Aim of the task: Using the material below, return exactly the lines between the one holding "California, site 18, 2023-02-13T02:22:17+00:00, 3-frame" and the one holding "common name: ferret badger", inclusive, and no others.
Top of Data records
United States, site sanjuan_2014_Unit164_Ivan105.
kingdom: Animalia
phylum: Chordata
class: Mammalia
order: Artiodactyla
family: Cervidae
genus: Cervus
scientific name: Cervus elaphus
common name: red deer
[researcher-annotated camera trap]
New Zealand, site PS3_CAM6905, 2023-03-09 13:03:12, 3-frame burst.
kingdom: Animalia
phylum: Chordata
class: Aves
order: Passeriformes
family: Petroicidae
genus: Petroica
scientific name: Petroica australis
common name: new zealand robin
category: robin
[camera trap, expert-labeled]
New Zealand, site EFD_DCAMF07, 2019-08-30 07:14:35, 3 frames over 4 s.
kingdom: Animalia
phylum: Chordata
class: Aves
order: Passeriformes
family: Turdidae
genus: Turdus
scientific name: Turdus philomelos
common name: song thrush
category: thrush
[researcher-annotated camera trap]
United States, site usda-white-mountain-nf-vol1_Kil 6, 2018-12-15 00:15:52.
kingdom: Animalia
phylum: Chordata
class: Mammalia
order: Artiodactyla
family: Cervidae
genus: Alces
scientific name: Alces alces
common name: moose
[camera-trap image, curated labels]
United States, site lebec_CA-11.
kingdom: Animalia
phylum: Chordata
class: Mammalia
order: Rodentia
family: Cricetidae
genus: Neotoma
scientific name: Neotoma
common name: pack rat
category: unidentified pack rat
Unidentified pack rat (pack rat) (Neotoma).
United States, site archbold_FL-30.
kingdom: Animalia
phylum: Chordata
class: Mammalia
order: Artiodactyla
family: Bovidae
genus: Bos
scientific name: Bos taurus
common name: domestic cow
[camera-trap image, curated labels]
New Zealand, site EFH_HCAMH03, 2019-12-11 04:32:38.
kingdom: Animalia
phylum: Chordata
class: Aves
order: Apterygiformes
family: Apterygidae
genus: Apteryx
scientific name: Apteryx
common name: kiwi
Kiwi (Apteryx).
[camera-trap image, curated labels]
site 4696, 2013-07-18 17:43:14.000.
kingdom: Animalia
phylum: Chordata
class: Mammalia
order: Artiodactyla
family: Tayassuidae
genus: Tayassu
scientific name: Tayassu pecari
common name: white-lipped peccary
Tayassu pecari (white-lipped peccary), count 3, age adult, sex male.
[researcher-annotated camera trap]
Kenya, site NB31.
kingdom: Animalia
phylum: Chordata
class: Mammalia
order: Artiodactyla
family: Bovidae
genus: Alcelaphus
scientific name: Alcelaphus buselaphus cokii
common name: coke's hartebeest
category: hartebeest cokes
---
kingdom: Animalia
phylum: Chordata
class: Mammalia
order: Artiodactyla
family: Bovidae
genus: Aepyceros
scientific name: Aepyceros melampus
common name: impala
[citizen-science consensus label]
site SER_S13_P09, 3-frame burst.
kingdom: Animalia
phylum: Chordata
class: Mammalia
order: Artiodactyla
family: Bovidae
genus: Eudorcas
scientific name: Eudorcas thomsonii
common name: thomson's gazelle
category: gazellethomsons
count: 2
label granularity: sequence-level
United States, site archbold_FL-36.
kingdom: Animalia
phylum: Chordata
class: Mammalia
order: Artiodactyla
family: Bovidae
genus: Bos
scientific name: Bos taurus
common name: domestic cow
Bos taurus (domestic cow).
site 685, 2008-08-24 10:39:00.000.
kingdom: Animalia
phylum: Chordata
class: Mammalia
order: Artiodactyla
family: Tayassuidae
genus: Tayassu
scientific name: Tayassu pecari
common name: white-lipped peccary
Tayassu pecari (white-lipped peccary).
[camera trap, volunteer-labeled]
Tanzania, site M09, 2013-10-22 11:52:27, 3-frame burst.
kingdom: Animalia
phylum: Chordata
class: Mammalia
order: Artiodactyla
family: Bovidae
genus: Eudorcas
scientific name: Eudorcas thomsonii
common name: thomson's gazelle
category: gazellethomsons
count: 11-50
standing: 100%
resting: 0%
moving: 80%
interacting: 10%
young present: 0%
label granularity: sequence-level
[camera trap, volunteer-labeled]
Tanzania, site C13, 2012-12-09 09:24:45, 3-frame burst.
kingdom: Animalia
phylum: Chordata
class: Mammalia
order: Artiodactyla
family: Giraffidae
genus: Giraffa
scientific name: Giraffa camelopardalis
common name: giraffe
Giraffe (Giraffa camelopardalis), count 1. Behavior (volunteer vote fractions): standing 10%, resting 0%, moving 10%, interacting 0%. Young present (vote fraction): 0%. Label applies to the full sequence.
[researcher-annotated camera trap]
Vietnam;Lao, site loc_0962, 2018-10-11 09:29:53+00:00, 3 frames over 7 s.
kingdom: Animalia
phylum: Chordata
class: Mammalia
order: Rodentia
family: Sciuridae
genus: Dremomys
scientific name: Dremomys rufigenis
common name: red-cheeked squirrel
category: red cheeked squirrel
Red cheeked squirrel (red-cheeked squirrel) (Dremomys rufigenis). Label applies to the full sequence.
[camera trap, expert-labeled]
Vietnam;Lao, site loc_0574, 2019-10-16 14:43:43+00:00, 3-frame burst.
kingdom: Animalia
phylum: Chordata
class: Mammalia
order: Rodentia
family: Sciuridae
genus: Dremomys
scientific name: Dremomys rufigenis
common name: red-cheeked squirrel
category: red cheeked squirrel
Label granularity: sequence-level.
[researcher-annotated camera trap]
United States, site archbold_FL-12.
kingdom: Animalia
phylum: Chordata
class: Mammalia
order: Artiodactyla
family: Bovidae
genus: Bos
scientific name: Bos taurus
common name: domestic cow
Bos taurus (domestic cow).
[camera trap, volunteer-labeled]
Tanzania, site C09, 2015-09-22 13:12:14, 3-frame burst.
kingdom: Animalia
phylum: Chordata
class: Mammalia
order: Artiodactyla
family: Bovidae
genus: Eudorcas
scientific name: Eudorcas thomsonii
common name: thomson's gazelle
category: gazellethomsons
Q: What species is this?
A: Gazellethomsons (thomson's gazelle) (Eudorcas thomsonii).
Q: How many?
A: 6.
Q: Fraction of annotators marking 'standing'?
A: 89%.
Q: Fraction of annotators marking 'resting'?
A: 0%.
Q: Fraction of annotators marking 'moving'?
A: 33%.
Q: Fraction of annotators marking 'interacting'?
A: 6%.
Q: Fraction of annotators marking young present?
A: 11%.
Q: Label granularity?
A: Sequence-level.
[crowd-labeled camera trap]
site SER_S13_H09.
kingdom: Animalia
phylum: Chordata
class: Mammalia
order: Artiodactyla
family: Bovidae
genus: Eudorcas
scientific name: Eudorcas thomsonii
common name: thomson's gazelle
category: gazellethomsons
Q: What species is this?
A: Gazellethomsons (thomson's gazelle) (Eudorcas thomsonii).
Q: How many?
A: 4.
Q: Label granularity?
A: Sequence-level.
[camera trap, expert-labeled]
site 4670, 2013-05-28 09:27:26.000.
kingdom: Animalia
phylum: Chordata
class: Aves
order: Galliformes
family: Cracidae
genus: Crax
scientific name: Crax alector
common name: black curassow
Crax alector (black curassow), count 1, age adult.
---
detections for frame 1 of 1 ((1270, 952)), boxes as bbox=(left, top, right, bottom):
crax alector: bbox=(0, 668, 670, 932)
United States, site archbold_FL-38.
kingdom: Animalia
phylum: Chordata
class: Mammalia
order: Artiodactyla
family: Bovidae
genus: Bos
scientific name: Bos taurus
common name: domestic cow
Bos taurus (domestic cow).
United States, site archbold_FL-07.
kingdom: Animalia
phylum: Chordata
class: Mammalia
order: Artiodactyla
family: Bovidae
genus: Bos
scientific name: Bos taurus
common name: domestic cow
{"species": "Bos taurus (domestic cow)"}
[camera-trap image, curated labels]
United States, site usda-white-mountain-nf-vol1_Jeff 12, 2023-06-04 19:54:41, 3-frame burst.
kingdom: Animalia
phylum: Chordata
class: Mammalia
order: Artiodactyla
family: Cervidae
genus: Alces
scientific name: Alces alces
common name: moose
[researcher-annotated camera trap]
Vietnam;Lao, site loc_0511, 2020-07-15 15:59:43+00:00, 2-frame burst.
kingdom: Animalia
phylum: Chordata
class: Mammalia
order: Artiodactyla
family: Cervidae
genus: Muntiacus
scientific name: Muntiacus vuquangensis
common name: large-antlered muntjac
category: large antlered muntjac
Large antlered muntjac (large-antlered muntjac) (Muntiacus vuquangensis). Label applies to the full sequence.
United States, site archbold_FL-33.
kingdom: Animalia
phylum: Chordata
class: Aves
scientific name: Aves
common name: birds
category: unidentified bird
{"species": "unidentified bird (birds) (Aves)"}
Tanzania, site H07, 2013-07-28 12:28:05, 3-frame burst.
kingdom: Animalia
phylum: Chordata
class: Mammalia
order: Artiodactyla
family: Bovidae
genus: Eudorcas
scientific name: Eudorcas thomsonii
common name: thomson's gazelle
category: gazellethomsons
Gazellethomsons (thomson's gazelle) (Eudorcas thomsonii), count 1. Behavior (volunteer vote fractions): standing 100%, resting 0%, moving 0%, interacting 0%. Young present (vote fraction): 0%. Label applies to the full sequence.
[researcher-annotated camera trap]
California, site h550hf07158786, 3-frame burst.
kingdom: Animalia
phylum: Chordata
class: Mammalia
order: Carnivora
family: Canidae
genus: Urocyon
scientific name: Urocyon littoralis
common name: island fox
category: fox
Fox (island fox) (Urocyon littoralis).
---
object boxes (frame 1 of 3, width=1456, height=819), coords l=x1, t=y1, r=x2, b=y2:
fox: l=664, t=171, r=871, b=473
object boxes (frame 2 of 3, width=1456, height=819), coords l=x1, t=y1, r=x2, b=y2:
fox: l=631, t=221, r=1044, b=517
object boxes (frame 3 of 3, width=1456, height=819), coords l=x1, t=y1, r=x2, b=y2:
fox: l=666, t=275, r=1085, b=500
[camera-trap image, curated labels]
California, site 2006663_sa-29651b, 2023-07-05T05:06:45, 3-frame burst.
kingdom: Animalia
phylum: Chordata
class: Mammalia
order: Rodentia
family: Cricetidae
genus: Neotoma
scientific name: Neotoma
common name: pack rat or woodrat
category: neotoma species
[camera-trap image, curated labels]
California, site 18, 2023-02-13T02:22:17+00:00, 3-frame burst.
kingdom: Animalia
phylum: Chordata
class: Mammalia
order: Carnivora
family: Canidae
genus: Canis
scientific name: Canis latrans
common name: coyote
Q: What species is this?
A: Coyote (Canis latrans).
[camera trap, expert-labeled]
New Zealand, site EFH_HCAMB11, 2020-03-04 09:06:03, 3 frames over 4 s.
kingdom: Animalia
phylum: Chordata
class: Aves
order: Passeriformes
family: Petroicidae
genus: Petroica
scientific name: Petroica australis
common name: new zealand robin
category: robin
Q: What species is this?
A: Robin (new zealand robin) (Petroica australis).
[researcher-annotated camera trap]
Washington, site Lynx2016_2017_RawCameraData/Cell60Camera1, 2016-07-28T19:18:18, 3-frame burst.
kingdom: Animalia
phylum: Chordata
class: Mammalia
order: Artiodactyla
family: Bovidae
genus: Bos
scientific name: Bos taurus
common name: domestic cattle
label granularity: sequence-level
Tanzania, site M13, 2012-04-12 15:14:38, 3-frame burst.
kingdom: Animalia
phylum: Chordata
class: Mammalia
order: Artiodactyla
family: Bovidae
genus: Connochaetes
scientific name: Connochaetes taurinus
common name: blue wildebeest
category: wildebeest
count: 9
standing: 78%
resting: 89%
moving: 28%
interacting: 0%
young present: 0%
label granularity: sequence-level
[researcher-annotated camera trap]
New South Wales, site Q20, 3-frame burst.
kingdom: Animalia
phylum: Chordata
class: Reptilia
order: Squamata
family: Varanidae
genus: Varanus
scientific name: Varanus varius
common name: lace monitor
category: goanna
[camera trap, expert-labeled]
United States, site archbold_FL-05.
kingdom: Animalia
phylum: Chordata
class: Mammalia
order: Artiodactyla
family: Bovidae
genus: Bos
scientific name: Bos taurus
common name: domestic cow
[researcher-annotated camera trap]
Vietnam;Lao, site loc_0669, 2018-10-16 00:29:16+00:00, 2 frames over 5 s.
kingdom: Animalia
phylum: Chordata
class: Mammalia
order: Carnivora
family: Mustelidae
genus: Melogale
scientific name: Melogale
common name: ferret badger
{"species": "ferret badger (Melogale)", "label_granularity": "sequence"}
Bottom of Data records
Your response:
California, site 18, 2023-02-13T02:22:17+00:00, 3-frame burst.
kingdom: Animalia
phylum: Chordata
class: Mammalia
order: Carnivora
family: Canidae
genus: Canis
scientific name: Canis latrans
common name: coyote
Q: What species is this?
A: Coyote (Canis latrans).
[camera trap, expert-labeled]
New Zealand, site EFH_HCAMB11, 2020-03-04 09:06:03, 3 frames over 4 s.
kingdom: Animalia
phylum: Chordata
class: Aves
order: Passeriformes
family: Petroicidae
genus: Petroica
scientific name: Petroica australis
common name: new zealand robin
category: robin
Q: What species is this?
A: Robin (new zealand robin) (Petroica australis).
[researcher-annotated camera trap]
Washington, site Lynx2016_2017_RawCameraData/Cell60Camera1, 2016-07-28T19:18:18, 3-frame burst.
kingdom: Animalia
phylum: Chordata
class: Mammalia
order: Artiodactyla
family: Bovidae
genus: Bos
scientific name: Bos taurus
common name: domestic cattle
label granularity: sequence-level
Tanzania, site M13, 2012-04-12 15:14:38, 3-frame burst.
kingdom: Animalia
phylum: Chordata
class: Mammalia
order: Artiodactyla
family: Bovidae
genus: Connochaetes
scientific name: Connochaetes taurinus
common name: blue wildebeest
category: wildebeest
count: 9
standing: 78%
resting: 89%
moving: 28%
interacting: 0%
young present: 0%
label granularity: sequence-level
[researcher-annotated camera trap]
New South Wales, site Q20, 3-frame burst.
kingdom: Animalia
phylum: Chordata
class: Reptilia
order: Squamata
family: Varanidae
genus: Varanus
scientific name: Varanus varius
common name: lace monitor
category: goanna
[camera trap, expert-labeled]
United States, site archbold_FL-05.
kingdom: Animalia
phylum: Chordata
class: Mammalia
order: Artiodactyla
family: Bovidae
genus: Bos
scientific name: Bos taurus
common name: domestic cow
[researcher-annotated camera trap]
Vietnam;Lao, site loc_0669, 2018-10-16 00:29:16+00:00, 2 frames over 5 s.
kingdom: Animalia
phylum: Chordata
class: Mammalia
order: Carnivora
family: Mustelidae
genus: Melogale
scientific name: Melogale
common name: ferret badger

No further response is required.